Orders for a Stiff Drink Could Now Include a Glass of Wine
It’s been widely reported that the pot smoked by today’s youth is more powerful than what their parents may have inhaled, with the levels tripling. Now we’re learning that the same thing has been happening to wine.
The alcoholic content of wine has risen from around 13 percent to above 17 percent. The reason for the upward creep is public demand for fruitier tasting wines. But do wine lovers who enjoy rich flavor have to settle for higher alcohol content?
Culture is full of fashion trends. At the moment demand is high for wines with dark color and a bright fruit taste. So called New World wines are very much in fashion. So much so that European winemakers are starting to produce vintages with a darker appearance and fruitier bouquet. Old World wines have traditionally been lighter in color and taste and definitely lower in alcoholic content.

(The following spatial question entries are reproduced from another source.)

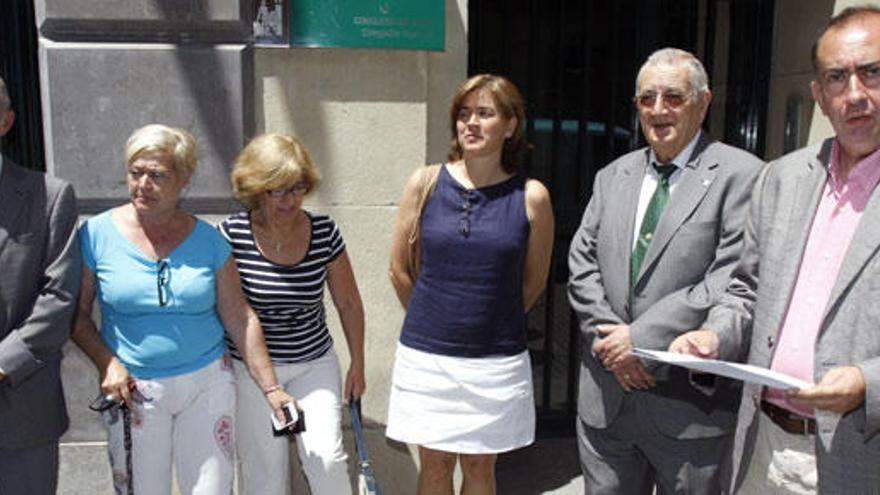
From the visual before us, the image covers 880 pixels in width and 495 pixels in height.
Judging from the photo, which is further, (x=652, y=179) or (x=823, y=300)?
(x=652, y=179)

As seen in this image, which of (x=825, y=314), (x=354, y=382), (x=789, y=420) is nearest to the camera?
(x=825, y=314)

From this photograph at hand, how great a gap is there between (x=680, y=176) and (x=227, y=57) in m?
2.15

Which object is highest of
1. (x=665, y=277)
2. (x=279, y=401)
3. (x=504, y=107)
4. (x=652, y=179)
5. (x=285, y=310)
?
(x=504, y=107)

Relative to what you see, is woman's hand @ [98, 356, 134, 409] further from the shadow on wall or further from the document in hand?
the document in hand

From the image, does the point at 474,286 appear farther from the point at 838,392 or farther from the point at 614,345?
the point at 838,392

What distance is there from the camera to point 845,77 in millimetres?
2074

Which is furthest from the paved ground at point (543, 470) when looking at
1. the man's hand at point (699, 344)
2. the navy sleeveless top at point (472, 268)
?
the man's hand at point (699, 344)

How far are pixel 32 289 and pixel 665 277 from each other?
6.62 feet

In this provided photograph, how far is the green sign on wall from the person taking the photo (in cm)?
377

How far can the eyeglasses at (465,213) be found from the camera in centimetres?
306

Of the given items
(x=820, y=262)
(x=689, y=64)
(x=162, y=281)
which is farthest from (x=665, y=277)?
(x=162, y=281)

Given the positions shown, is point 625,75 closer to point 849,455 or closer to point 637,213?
point 637,213

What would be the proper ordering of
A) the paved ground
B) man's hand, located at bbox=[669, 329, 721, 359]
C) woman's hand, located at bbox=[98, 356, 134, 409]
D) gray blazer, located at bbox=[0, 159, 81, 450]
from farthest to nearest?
the paved ground < woman's hand, located at bbox=[98, 356, 134, 409] < gray blazer, located at bbox=[0, 159, 81, 450] < man's hand, located at bbox=[669, 329, 721, 359]

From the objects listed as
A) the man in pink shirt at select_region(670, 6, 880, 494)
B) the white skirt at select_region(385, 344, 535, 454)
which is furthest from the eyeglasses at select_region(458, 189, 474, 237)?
the man in pink shirt at select_region(670, 6, 880, 494)
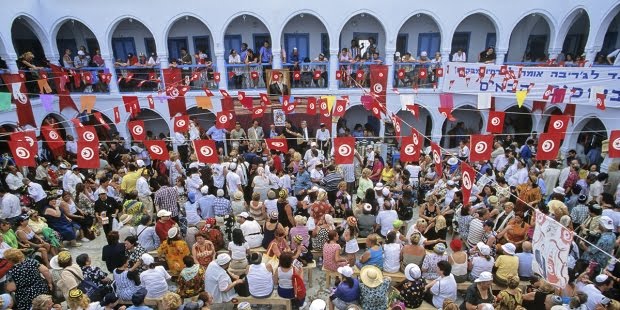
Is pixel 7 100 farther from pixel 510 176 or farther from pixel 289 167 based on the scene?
pixel 510 176

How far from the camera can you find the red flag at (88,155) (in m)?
8.00

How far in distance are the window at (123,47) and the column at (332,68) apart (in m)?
8.26

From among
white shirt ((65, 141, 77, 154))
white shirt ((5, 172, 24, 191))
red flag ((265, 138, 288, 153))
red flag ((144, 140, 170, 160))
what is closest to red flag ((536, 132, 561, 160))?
red flag ((265, 138, 288, 153))

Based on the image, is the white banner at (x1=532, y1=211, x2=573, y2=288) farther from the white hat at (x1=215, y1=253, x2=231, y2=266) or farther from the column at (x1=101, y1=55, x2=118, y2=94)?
the column at (x1=101, y1=55, x2=118, y2=94)

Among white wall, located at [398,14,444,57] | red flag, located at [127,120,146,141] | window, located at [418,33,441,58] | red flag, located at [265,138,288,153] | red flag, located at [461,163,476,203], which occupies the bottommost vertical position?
red flag, located at [461,163,476,203]

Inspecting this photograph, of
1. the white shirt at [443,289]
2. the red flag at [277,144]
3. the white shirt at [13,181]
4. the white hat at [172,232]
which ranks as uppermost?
the red flag at [277,144]

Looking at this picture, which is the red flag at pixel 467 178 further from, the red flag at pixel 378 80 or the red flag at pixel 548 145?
the red flag at pixel 378 80

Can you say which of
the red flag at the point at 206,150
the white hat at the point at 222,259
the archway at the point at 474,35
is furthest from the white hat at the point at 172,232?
the archway at the point at 474,35

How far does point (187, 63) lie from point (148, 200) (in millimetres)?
7699

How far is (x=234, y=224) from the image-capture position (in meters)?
7.94

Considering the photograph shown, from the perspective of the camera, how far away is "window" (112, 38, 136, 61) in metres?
16.1

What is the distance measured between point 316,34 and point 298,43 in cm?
83

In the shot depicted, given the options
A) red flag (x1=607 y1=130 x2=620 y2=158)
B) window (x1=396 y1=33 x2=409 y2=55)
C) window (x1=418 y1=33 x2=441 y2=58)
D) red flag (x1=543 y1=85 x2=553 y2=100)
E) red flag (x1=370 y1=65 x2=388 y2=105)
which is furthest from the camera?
window (x1=396 y1=33 x2=409 y2=55)

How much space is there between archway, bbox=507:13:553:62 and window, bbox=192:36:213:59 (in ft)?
41.5
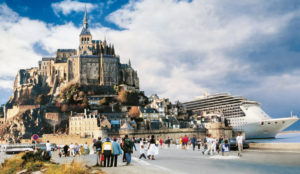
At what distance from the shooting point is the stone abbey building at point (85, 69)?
96312 mm

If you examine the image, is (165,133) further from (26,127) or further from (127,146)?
(127,146)

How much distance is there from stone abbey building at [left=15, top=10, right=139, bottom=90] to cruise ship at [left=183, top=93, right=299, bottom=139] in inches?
959

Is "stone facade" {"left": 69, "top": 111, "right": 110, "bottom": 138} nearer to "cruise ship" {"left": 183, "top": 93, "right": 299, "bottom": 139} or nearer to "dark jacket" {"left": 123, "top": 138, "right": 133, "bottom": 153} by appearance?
"cruise ship" {"left": 183, "top": 93, "right": 299, "bottom": 139}

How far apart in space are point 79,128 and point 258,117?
1747 inches

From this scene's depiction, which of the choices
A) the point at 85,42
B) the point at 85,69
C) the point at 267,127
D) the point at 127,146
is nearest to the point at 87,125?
the point at 85,69

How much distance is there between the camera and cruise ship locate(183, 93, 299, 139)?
70.6 meters

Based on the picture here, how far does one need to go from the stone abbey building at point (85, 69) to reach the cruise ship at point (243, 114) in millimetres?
24366

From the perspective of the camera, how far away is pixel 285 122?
68.6 m

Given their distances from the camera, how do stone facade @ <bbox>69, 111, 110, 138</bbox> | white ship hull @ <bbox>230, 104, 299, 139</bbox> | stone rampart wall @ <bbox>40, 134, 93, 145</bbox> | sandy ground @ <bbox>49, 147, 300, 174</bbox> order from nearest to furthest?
sandy ground @ <bbox>49, 147, 300, 174</bbox>, stone rampart wall @ <bbox>40, 134, 93, 145</bbox>, stone facade @ <bbox>69, 111, 110, 138</bbox>, white ship hull @ <bbox>230, 104, 299, 139</bbox>

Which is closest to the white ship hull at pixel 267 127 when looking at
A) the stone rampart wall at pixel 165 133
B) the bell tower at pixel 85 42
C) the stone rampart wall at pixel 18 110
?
the stone rampart wall at pixel 165 133

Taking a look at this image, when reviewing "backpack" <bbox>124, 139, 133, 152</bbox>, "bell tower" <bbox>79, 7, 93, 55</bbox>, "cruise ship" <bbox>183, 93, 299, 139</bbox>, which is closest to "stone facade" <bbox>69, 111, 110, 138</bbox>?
"bell tower" <bbox>79, 7, 93, 55</bbox>

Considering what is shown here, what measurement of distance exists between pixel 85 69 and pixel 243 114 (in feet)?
165

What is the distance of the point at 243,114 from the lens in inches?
3184

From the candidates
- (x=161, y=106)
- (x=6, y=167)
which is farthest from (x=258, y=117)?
(x=6, y=167)
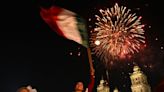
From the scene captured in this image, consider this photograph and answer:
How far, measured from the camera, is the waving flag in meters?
7.45

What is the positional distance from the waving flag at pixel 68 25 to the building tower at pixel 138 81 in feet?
209

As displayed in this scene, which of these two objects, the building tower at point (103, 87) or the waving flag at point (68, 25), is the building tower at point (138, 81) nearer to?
the building tower at point (103, 87)

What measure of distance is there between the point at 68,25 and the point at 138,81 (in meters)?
65.0

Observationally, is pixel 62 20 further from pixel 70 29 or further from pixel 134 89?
pixel 134 89

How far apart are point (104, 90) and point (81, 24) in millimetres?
69460

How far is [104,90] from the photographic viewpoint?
249ft

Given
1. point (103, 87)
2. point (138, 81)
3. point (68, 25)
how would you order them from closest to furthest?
point (68, 25) → point (138, 81) → point (103, 87)

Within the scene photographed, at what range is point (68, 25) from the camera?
24.6ft

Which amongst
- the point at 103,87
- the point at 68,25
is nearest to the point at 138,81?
the point at 103,87

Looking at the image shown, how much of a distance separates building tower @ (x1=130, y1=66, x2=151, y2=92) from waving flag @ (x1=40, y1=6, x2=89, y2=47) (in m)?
63.7

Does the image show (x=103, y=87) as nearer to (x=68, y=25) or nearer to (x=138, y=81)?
(x=138, y=81)

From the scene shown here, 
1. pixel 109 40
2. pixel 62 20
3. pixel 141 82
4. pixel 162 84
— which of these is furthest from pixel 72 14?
pixel 141 82

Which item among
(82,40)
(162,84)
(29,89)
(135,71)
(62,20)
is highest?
(135,71)

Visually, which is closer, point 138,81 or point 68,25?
point 68,25
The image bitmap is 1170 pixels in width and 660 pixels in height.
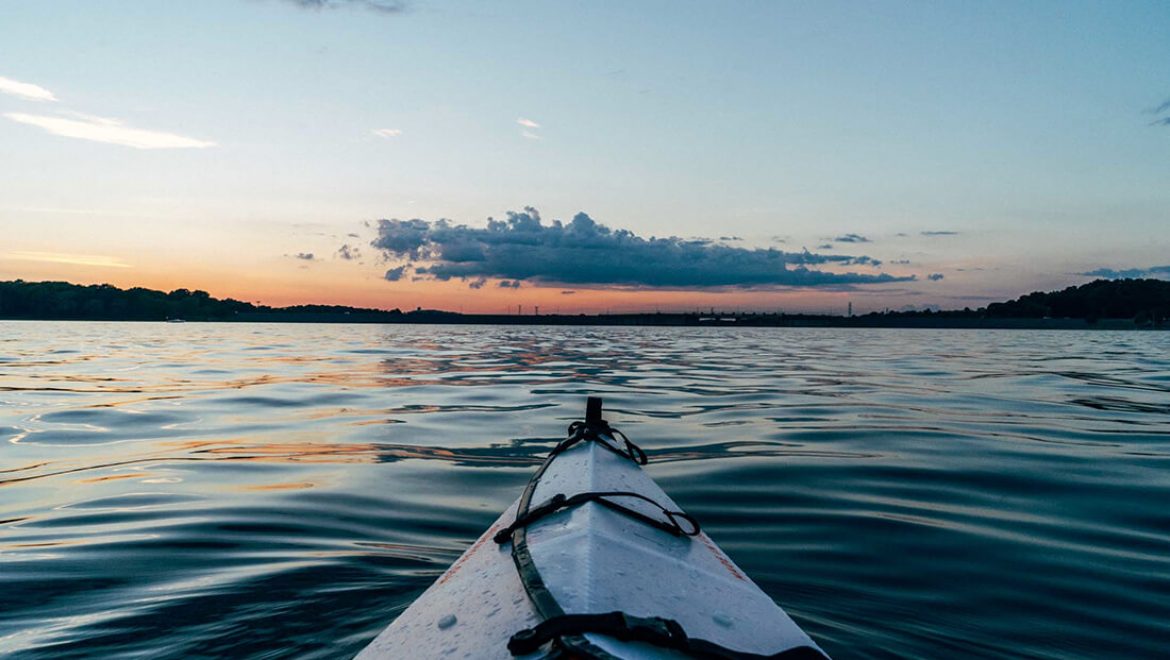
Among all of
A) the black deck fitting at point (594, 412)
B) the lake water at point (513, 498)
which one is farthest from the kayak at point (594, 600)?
the black deck fitting at point (594, 412)

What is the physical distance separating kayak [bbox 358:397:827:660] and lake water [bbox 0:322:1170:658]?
1199 millimetres

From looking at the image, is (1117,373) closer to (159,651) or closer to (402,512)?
(402,512)

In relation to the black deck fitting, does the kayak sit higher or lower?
lower

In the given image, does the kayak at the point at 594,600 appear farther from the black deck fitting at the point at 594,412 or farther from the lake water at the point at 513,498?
the black deck fitting at the point at 594,412

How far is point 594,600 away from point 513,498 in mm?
4654

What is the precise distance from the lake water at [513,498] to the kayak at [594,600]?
1.20 meters

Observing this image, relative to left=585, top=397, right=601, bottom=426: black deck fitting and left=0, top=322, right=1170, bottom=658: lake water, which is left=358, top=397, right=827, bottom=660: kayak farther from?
left=585, top=397, right=601, bottom=426: black deck fitting

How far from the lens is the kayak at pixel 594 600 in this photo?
175cm

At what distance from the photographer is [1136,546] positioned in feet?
16.8

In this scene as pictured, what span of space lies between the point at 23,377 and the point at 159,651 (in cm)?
1906

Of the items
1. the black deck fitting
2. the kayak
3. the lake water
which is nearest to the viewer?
the kayak

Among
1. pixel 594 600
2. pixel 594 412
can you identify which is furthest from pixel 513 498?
pixel 594 600

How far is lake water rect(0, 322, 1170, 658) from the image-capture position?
12.4 feet

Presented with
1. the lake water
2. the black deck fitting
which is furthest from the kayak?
the black deck fitting
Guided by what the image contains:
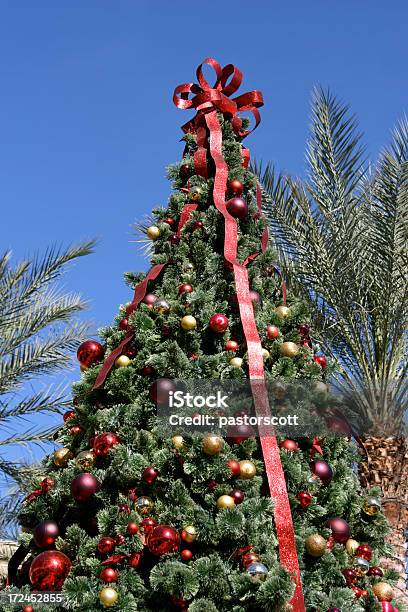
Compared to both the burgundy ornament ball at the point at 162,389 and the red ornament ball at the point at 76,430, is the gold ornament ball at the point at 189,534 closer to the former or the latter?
the burgundy ornament ball at the point at 162,389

To satisfy new tastes grapes must hang longer on the vine, which leads to higher sugar content. Yeast is used to ferment those sugars, so higher sugar content tends to equal higher alcohol content. But perhaps this won’t last.
Spanish and Australian scientists have discovered a wild yeast that could be used to ferment grape juice sugars and still produce a lower-alcohol concentration. If vintners could use grapes for color and taste, but alter the fermentation to control alcohol content, it could be a welcome achievement for everyone. Wine lovers could still enjoy a deep fruit flavor but wouldn’t have to settle for alcohol content that resembles that of whisky.
After all, a glass or two of wine with a meal was once viewed as a pleasant accompaniment. Stiff wines tend to steal the whole show, and make functioning after mealtime more of a challenge. A number of wine drinkers don’t think getting drunk on wine is pleasurable, not to mention that higher alcohol wines are also higher in calories.
Restaurants have started to suggest labels with less than 15 percent alcohol content as more suitable mealtime choices as delicately flavored wine will not overpower food. Meanwhile, scientists are hard at work testing the new yeast to see if the palates of those who favor stronger-flavored wines can be spared the unwanted high alcohol content.